Conclusion

In this chapter, we have analyzed growth models that do not rely solely on physical capital accumulation and exogenous technical progress. Instead, they are based on external effects from the accumulation of physical capital (learning by doing), or on investment in human capital (education and training), or even on the endogenous generation of technical progress through ideas and innovations.

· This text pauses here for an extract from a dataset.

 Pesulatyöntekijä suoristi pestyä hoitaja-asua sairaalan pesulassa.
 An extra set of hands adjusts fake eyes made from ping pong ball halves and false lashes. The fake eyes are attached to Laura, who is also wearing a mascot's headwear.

Endogenous growth models do not necessarily imply convergence, as do the corresponding exogenous growth models. However, the available empirical evidence from postwar international experience (see, for example, Mankiw et al. [1992] and Barro [1997a]) indicates that the issue of conditional convergence of per capita incomes of the various economies cannot be dismissed easily. Convergence can be explained by generalized models that include learning by doing, accumulation of human capital, and endogenous technical progress, but not to a degree that would completely neutralize the diminishing returns from the accumulation of physical capital.

Consequently, such generalized exogenous growth models could, in principle, explain most aspects of the process of economic growth that cannot be explained by the original Solow model or the corresponding representative household or OLG models.

The analysis of these generalized growth models helps explain additional stylized facts about economic growth, such as those recently summarized by Jones and Romer [2010, p. 242]. To quote from their conclusions:

The virtuous circle between population and ideas accounts for the acceleration of growth. Institutions may have their most important effects on cross-country income differences by hindering the adoption and utilization of ideas from throughout the world. Institutions like public education and the university system are surely important for understanding the growth in human capital.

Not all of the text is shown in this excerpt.